_EXERCISE DIRECTIONS_. Count the lines of the data below that contain the word "point", and state only the number.

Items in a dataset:
━━━━━━━━━━━━━━━━━━━━

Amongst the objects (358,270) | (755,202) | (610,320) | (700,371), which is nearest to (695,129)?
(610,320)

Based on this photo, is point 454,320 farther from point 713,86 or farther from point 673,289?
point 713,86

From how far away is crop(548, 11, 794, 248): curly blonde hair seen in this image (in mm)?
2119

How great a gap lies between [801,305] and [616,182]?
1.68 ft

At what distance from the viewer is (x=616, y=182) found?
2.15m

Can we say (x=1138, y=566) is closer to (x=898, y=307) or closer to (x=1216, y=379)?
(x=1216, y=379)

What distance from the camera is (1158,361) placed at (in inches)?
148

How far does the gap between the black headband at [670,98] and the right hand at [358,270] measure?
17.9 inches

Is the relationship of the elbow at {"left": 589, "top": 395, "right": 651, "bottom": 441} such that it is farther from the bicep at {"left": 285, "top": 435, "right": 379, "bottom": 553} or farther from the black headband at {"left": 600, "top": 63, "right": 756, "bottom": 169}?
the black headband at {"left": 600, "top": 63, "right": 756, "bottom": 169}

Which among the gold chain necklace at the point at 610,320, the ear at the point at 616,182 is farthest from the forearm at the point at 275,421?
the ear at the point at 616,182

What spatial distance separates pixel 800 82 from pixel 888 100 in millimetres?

━━━━━━━━━━━━━━━━━━━━

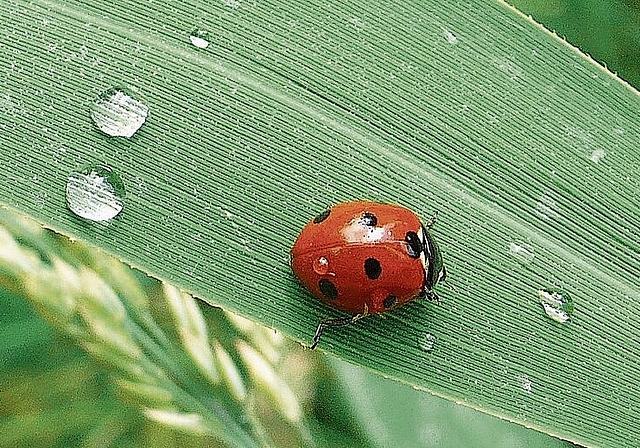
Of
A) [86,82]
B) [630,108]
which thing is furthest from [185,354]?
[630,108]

━━━━━━━━━━━━━━━━━━━━

_SOLUTION_. 4